Page text =
━━━━━━

Is America on the verge of a class war?

Book review by Brandon Thurner:

Political scientist Michael Lind warns of a new class war in America  — between well-educated elites and a multiracial working class — in a new book that has garnered much attention,

Lind paints an alarming picture of a divided country but also shows how these divisions can be overcome so they do not become normalized in American life for generations to come.

In The New Class War, Lind calls for a sharing of economic and civic power between “managerial elites,” who are largely clustered on the East and West Coasts, and multiracial, religious working classes in the heartland of the country.

This power-sharing, which he calls “democratic pluralism,” is essential to move the country forward from the perils brought on by free market liberalism, socialism, and state corporatism, he believes.

Although heavy with jargon, the book steers an independent course not explicitly affiliated with either Republican or Democratic policies. Lind provides a refreshing change of pace from the hyper-partisanship that characterizes so much of political debate today.

Lind sees power rapidly flowing toward “the managerial overclass, ” whose members  are  “the university-credentialed elite that clusters in high-income hubs and dominates government, the economy, and the culture” of the rest of the country.

Increasingly isolated, these groups are failing to enter into “cross-class” organizations to co-exist and learn from the much larger population that live away from the meritocratic society of the coasts.

━━━━━━

[Data excerpts]
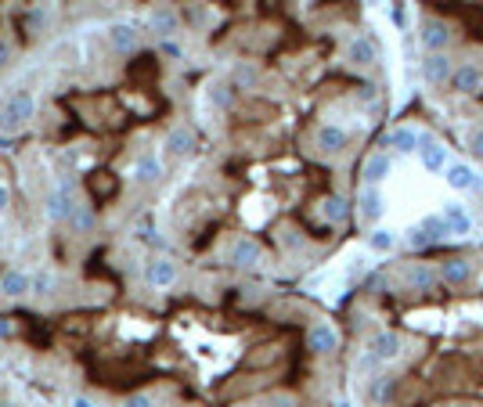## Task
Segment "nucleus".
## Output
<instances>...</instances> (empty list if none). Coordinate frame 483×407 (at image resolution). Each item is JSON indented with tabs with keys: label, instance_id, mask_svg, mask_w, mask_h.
<instances>
[{
	"label": "nucleus",
	"instance_id": "1",
	"mask_svg": "<svg viewBox=\"0 0 483 407\" xmlns=\"http://www.w3.org/2000/svg\"><path fill=\"white\" fill-rule=\"evenodd\" d=\"M33 115H37L33 94H29V90H18V94H11V98L4 101V108H0V130H4V134H18Z\"/></svg>",
	"mask_w": 483,
	"mask_h": 407
},
{
	"label": "nucleus",
	"instance_id": "2",
	"mask_svg": "<svg viewBox=\"0 0 483 407\" xmlns=\"http://www.w3.org/2000/svg\"><path fill=\"white\" fill-rule=\"evenodd\" d=\"M451 40H455V29H451L447 18L429 15V18H422V22H418V44H422V51H426V54L447 51Z\"/></svg>",
	"mask_w": 483,
	"mask_h": 407
},
{
	"label": "nucleus",
	"instance_id": "3",
	"mask_svg": "<svg viewBox=\"0 0 483 407\" xmlns=\"http://www.w3.org/2000/svg\"><path fill=\"white\" fill-rule=\"evenodd\" d=\"M47 220H54V224H69L73 220V213H76V202H73V184L69 180H62L54 187V192L47 195Z\"/></svg>",
	"mask_w": 483,
	"mask_h": 407
},
{
	"label": "nucleus",
	"instance_id": "4",
	"mask_svg": "<svg viewBox=\"0 0 483 407\" xmlns=\"http://www.w3.org/2000/svg\"><path fill=\"white\" fill-rule=\"evenodd\" d=\"M307 350L314 357H328V353H336L339 350V332L336 325H328V321H314L307 328Z\"/></svg>",
	"mask_w": 483,
	"mask_h": 407
},
{
	"label": "nucleus",
	"instance_id": "5",
	"mask_svg": "<svg viewBox=\"0 0 483 407\" xmlns=\"http://www.w3.org/2000/svg\"><path fill=\"white\" fill-rule=\"evenodd\" d=\"M440 281L447 289H462V285H469L472 281V274H476V267H472V260L469 256H447V260H440Z\"/></svg>",
	"mask_w": 483,
	"mask_h": 407
},
{
	"label": "nucleus",
	"instance_id": "6",
	"mask_svg": "<svg viewBox=\"0 0 483 407\" xmlns=\"http://www.w3.org/2000/svg\"><path fill=\"white\" fill-rule=\"evenodd\" d=\"M418 73H422V80H426V83L440 87V83H451L455 65H451V54H447V51H437V54H422Z\"/></svg>",
	"mask_w": 483,
	"mask_h": 407
},
{
	"label": "nucleus",
	"instance_id": "7",
	"mask_svg": "<svg viewBox=\"0 0 483 407\" xmlns=\"http://www.w3.org/2000/svg\"><path fill=\"white\" fill-rule=\"evenodd\" d=\"M418 159H422V170L426 173H444L447 170V148L433 137V134H418Z\"/></svg>",
	"mask_w": 483,
	"mask_h": 407
},
{
	"label": "nucleus",
	"instance_id": "8",
	"mask_svg": "<svg viewBox=\"0 0 483 407\" xmlns=\"http://www.w3.org/2000/svg\"><path fill=\"white\" fill-rule=\"evenodd\" d=\"M260 260H263V249H260V242H256V238H249V234H238V238L231 242V253H227V263H231V267L249 270V267H256Z\"/></svg>",
	"mask_w": 483,
	"mask_h": 407
},
{
	"label": "nucleus",
	"instance_id": "9",
	"mask_svg": "<svg viewBox=\"0 0 483 407\" xmlns=\"http://www.w3.org/2000/svg\"><path fill=\"white\" fill-rule=\"evenodd\" d=\"M372 357L379 361V364H394L401 353H404V339L394 332V328H382V332H375V339H372Z\"/></svg>",
	"mask_w": 483,
	"mask_h": 407
},
{
	"label": "nucleus",
	"instance_id": "10",
	"mask_svg": "<svg viewBox=\"0 0 483 407\" xmlns=\"http://www.w3.org/2000/svg\"><path fill=\"white\" fill-rule=\"evenodd\" d=\"M389 173H394V159L386 151H372L365 163H360V187H379Z\"/></svg>",
	"mask_w": 483,
	"mask_h": 407
},
{
	"label": "nucleus",
	"instance_id": "11",
	"mask_svg": "<svg viewBox=\"0 0 483 407\" xmlns=\"http://www.w3.org/2000/svg\"><path fill=\"white\" fill-rule=\"evenodd\" d=\"M382 213H386V199H382L379 187H360V195H357V216H360V224H379Z\"/></svg>",
	"mask_w": 483,
	"mask_h": 407
},
{
	"label": "nucleus",
	"instance_id": "12",
	"mask_svg": "<svg viewBox=\"0 0 483 407\" xmlns=\"http://www.w3.org/2000/svg\"><path fill=\"white\" fill-rule=\"evenodd\" d=\"M144 281L152 289H170L173 281H177V263L170 256H156V260H148L144 263Z\"/></svg>",
	"mask_w": 483,
	"mask_h": 407
},
{
	"label": "nucleus",
	"instance_id": "13",
	"mask_svg": "<svg viewBox=\"0 0 483 407\" xmlns=\"http://www.w3.org/2000/svg\"><path fill=\"white\" fill-rule=\"evenodd\" d=\"M483 87V69L472 65V61H462V65H455V73H451V90L455 94H476Z\"/></svg>",
	"mask_w": 483,
	"mask_h": 407
},
{
	"label": "nucleus",
	"instance_id": "14",
	"mask_svg": "<svg viewBox=\"0 0 483 407\" xmlns=\"http://www.w3.org/2000/svg\"><path fill=\"white\" fill-rule=\"evenodd\" d=\"M404 281L411 292H433L437 281H440V270H433L429 263H408L404 267Z\"/></svg>",
	"mask_w": 483,
	"mask_h": 407
},
{
	"label": "nucleus",
	"instance_id": "15",
	"mask_svg": "<svg viewBox=\"0 0 483 407\" xmlns=\"http://www.w3.org/2000/svg\"><path fill=\"white\" fill-rule=\"evenodd\" d=\"M444 180H447L451 192H472V187H479V177L469 163H447Z\"/></svg>",
	"mask_w": 483,
	"mask_h": 407
},
{
	"label": "nucleus",
	"instance_id": "16",
	"mask_svg": "<svg viewBox=\"0 0 483 407\" xmlns=\"http://www.w3.org/2000/svg\"><path fill=\"white\" fill-rule=\"evenodd\" d=\"M108 47L115 54H134L137 51V29L130 22H112L108 25Z\"/></svg>",
	"mask_w": 483,
	"mask_h": 407
},
{
	"label": "nucleus",
	"instance_id": "17",
	"mask_svg": "<svg viewBox=\"0 0 483 407\" xmlns=\"http://www.w3.org/2000/svg\"><path fill=\"white\" fill-rule=\"evenodd\" d=\"M115 192H119V180L108 170H94L87 177V195L94 202H108V199H115Z\"/></svg>",
	"mask_w": 483,
	"mask_h": 407
},
{
	"label": "nucleus",
	"instance_id": "18",
	"mask_svg": "<svg viewBox=\"0 0 483 407\" xmlns=\"http://www.w3.org/2000/svg\"><path fill=\"white\" fill-rule=\"evenodd\" d=\"M346 61H350V65H357V69H372L375 61H379V51H375V44L368 37H353L350 47H346Z\"/></svg>",
	"mask_w": 483,
	"mask_h": 407
},
{
	"label": "nucleus",
	"instance_id": "19",
	"mask_svg": "<svg viewBox=\"0 0 483 407\" xmlns=\"http://www.w3.org/2000/svg\"><path fill=\"white\" fill-rule=\"evenodd\" d=\"M350 144V134L343 127H336V123H325V127H318V148L325 155H339L343 148Z\"/></svg>",
	"mask_w": 483,
	"mask_h": 407
},
{
	"label": "nucleus",
	"instance_id": "20",
	"mask_svg": "<svg viewBox=\"0 0 483 407\" xmlns=\"http://www.w3.org/2000/svg\"><path fill=\"white\" fill-rule=\"evenodd\" d=\"M29 289H33V277H29L25 270H4L0 274V296H8V299H18V296H25Z\"/></svg>",
	"mask_w": 483,
	"mask_h": 407
},
{
	"label": "nucleus",
	"instance_id": "21",
	"mask_svg": "<svg viewBox=\"0 0 483 407\" xmlns=\"http://www.w3.org/2000/svg\"><path fill=\"white\" fill-rule=\"evenodd\" d=\"M166 151L173 155V159H184V155H192V151H195V134H192L188 127H173V130L166 134Z\"/></svg>",
	"mask_w": 483,
	"mask_h": 407
},
{
	"label": "nucleus",
	"instance_id": "22",
	"mask_svg": "<svg viewBox=\"0 0 483 407\" xmlns=\"http://www.w3.org/2000/svg\"><path fill=\"white\" fill-rule=\"evenodd\" d=\"M440 216L447 220V231H451V234H469V231H472V216H469L458 202H447Z\"/></svg>",
	"mask_w": 483,
	"mask_h": 407
},
{
	"label": "nucleus",
	"instance_id": "23",
	"mask_svg": "<svg viewBox=\"0 0 483 407\" xmlns=\"http://www.w3.org/2000/svg\"><path fill=\"white\" fill-rule=\"evenodd\" d=\"M386 144L394 148L397 155H411V151H418V130H411V127H397V130H389Z\"/></svg>",
	"mask_w": 483,
	"mask_h": 407
},
{
	"label": "nucleus",
	"instance_id": "24",
	"mask_svg": "<svg viewBox=\"0 0 483 407\" xmlns=\"http://www.w3.org/2000/svg\"><path fill=\"white\" fill-rule=\"evenodd\" d=\"M152 29H156V37L170 40V37L177 33V29H180L177 11H173V8H156V11H152Z\"/></svg>",
	"mask_w": 483,
	"mask_h": 407
},
{
	"label": "nucleus",
	"instance_id": "25",
	"mask_svg": "<svg viewBox=\"0 0 483 407\" xmlns=\"http://www.w3.org/2000/svg\"><path fill=\"white\" fill-rule=\"evenodd\" d=\"M134 177H137V184H156V180L163 177V163L156 159V151L141 155L137 166H134Z\"/></svg>",
	"mask_w": 483,
	"mask_h": 407
},
{
	"label": "nucleus",
	"instance_id": "26",
	"mask_svg": "<svg viewBox=\"0 0 483 407\" xmlns=\"http://www.w3.org/2000/svg\"><path fill=\"white\" fill-rule=\"evenodd\" d=\"M231 83L242 87V90H253L260 83V69L253 65V61H238V65L231 69Z\"/></svg>",
	"mask_w": 483,
	"mask_h": 407
},
{
	"label": "nucleus",
	"instance_id": "27",
	"mask_svg": "<svg viewBox=\"0 0 483 407\" xmlns=\"http://www.w3.org/2000/svg\"><path fill=\"white\" fill-rule=\"evenodd\" d=\"M321 213H325V220H328V224H343L346 216H350V202H346L343 195H328L325 206H321Z\"/></svg>",
	"mask_w": 483,
	"mask_h": 407
},
{
	"label": "nucleus",
	"instance_id": "28",
	"mask_svg": "<svg viewBox=\"0 0 483 407\" xmlns=\"http://www.w3.org/2000/svg\"><path fill=\"white\" fill-rule=\"evenodd\" d=\"M394 245H397V234L386 231V227H375V231L368 234V249H372V253H379V256L394 253Z\"/></svg>",
	"mask_w": 483,
	"mask_h": 407
},
{
	"label": "nucleus",
	"instance_id": "29",
	"mask_svg": "<svg viewBox=\"0 0 483 407\" xmlns=\"http://www.w3.org/2000/svg\"><path fill=\"white\" fill-rule=\"evenodd\" d=\"M94 224H98L94 209H90V206H76V213H73L69 227H73V231H80V234H87V231H94Z\"/></svg>",
	"mask_w": 483,
	"mask_h": 407
},
{
	"label": "nucleus",
	"instance_id": "30",
	"mask_svg": "<svg viewBox=\"0 0 483 407\" xmlns=\"http://www.w3.org/2000/svg\"><path fill=\"white\" fill-rule=\"evenodd\" d=\"M418 227L426 231V234H429L433 242H440V238H447V234H451V231H447V220H444L440 213H437V216H426V220H422Z\"/></svg>",
	"mask_w": 483,
	"mask_h": 407
},
{
	"label": "nucleus",
	"instance_id": "31",
	"mask_svg": "<svg viewBox=\"0 0 483 407\" xmlns=\"http://www.w3.org/2000/svg\"><path fill=\"white\" fill-rule=\"evenodd\" d=\"M209 101H213L217 108H231V105H234V87H231V83L213 87V90H209Z\"/></svg>",
	"mask_w": 483,
	"mask_h": 407
},
{
	"label": "nucleus",
	"instance_id": "32",
	"mask_svg": "<svg viewBox=\"0 0 483 407\" xmlns=\"http://www.w3.org/2000/svg\"><path fill=\"white\" fill-rule=\"evenodd\" d=\"M408 245H411V249H415V253H418V249H429V245H433V238H429L426 231H422V227L415 224V227L408 231Z\"/></svg>",
	"mask_w": 483,
	"mask_h": 407
},
{
	"label": "nucleus",
	"instance_id": "33",
	"mask_svg": "<svg viewBox=\"0 0 483 407\" xmlns=\"http://www.w3.org/2000/svg\"><path fill=\"white\" fill-rule=\"evenodd\" d=\"M51 289H54V274H51V270H40V274L33 277V292H37V296H51Z\"/></svg>",
	"mask_w": 483,
	"mask_h": 407
},
{
	"label": "nucleus",
	"instance_id": "34",
	"mask_svg": "<svg viewBox=\"0 0 483 407\" xmlns=\"http://www.w3.org/2000/svg\"><path fill=\"white\" fill-rule=\"evenodd\" d=\"M123 407H156V400L148 396V393H130V396L123 400Z\"/></svg>",
	"mask_w": 483,
	"mask_h": 407
},
{
	"label": "nucleus",
	"instance_id": "35",
	"mask_svg": "<svg viewBox=\"0 0 483 407\" xmlns=\"http://www.w3.org/2000/svg\"><path fill=\"white\" fill-rule=\"evenodd\" d=\"M469 151H472V159H479V163H483V127H479V130H472V137H469Z\"/></svg>",
	"mask_w": 483,
	"mask_h": 407
},
{
	"label": "nucleus",
	"instance_id": "36",
	"mask_svg": "<svg viewBox=\"0 0 483 407\" xmlns=\"http://www.w3.org/2000/svg\"><path fill=\"white\" fill-rule=\"evenodd\" d=\"M11 332H15L11 318H4V314H0V339H11Z\"/></svg>",
	"mask_w": 483,
	"mask_h": 407
},
{
	"label": "nucleus",
	"instance_id": "37",
	"mask_svg": "<svg viewBox=\"0 0 483 407\" xmlns=\"http://www.w3.org/2000/svg\"><path fill=\"white\" fill-rule=\"evenodd\" d=\"M8 202H11V195H8V187H4V184H0V213H4V209H8Z\"/></svg>",
	"mask_w": 483,
	"mask_h": 407
},
{
	"label": "nucleus",
	"instance_id": "38",
	"mask_svg": "<svg viewBox=\"0 0 483 407\" xmlns=\"http://www.w3.org/2000/svg\"><path fill=\"white\" fill-rule=\"evenodd\" d=\"M8 58H11V47H8V44H0V69L8 65Z\"/></svg>",
	"mask_w": 483,
	"mask_h": 407
},
{
	"label": "nucleus",
	"instance_id": "39",
	"mask_svg": "<svg viewBox=\"0 0 483 407\" xmlns=\"http://www.w3.org/2000/svg\"><path fill=\"white\" fill-rule=\"evenodd\" d=\"M69 407H94V403H90L87 396H73V403H69Z\"/></svg>",
	"mask_w": 483,
	"mask_h": 407
},
{
	"label": "nucleus",
	"instance_id": "40",
	"mask_svg": "<svg viewBox=\"0 0 483 407\" xmlns=\"http://www.w3.org/2000/svg\"><path fill=\"white\" fill-rule=\"evenodd\" d=\"M163 51H166V54H173V58H177V54H180V47H177V44H170V40H166V44H163Z\"/></svg>",
	"mask_w": 483,
	"mask_h": 407
},
{
	"label": "nucleus",
	"instance_id": "41",
	"mask_svg": "<svg viewBox=\"0 0 483 407\" xmlns=\"http://www.w3.org/2000/svg\"><path fill=\"white\" fill-rule=\"evenodd\" d=\"M458 407H469V403H458Z\"/></svg>",
	"mask_w": 483,
	"mask_h": 407
},
{
	"label": "nucleus",
	"instance_id": "42",
	"mask_svg": "<svg viewBox=\"0 0 483 407\" xmlns=\"http://www.w3.org/2000/svg\"><path fill=\"white\" fill-rule=\"evenodd\" d=\"M0 238H4V231H0Z\"/></svg>",
	"mask_w": 483,
	"mask_h": 407
}]
</instances>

━━━━━━

Task set =
• 1. Answer these questions using the book review:
(a) What name does Lind give to the power-sharing he calls for?
(b) On which coasts are the "managerial elites" largely clustered?
(c) Which three forces' perils does Lind believe democratic pluralism is needed to move the country beyond?
• 2. Carry the book review forward from its final sentence.

Per-task outputs =
• 1.
(a) Democratic pluralism
(b) The East and West Coasts
(c) Free market liberalism, socialism, and state corporatism

• 2.
The core of Lind’s argument is that such cross-class activity is essential to close the rapidly growing gap between “hubs” and “heartlands” – which could also be read as “city” and “countryside,” or “urban” and “rural.”

Cross-class organizations bring together political- economic elites and the working-classes. Examples are  fraternal organizations and volunteer-based groups – or even the now discontinued military draft.

Even in their altruism, the elites prefer “joining boards and coordinating committees that left them in the position of doing public-spirited things for or to ordinary citizens,” rather than being with all types of citizens through the ups and downs of everyday life.

Ultimately, Lind believes that a “cross-class compromise” to re-create “democratic pluralism” is essential for working class majorities to regain the political, and therefore economic, power that they currently lack.

Failure to achieve this compromise, Lind writes, will result in the triumph of the elites in a “high-tech caste system” or the “empowerment of populist demagogues” which could imperil the entire democratic system.

Lind correctly recognizes that money and wealth often lead to concentrated and corrosive power, but his class-based analysis may over-simplify the magnitude and complexity of challenges facing society. By setting the breakdown in relations between business and labor as his overarching theme, he relegates important issues such as race, immigration, trade, the environment, and social values as subsidiary topics.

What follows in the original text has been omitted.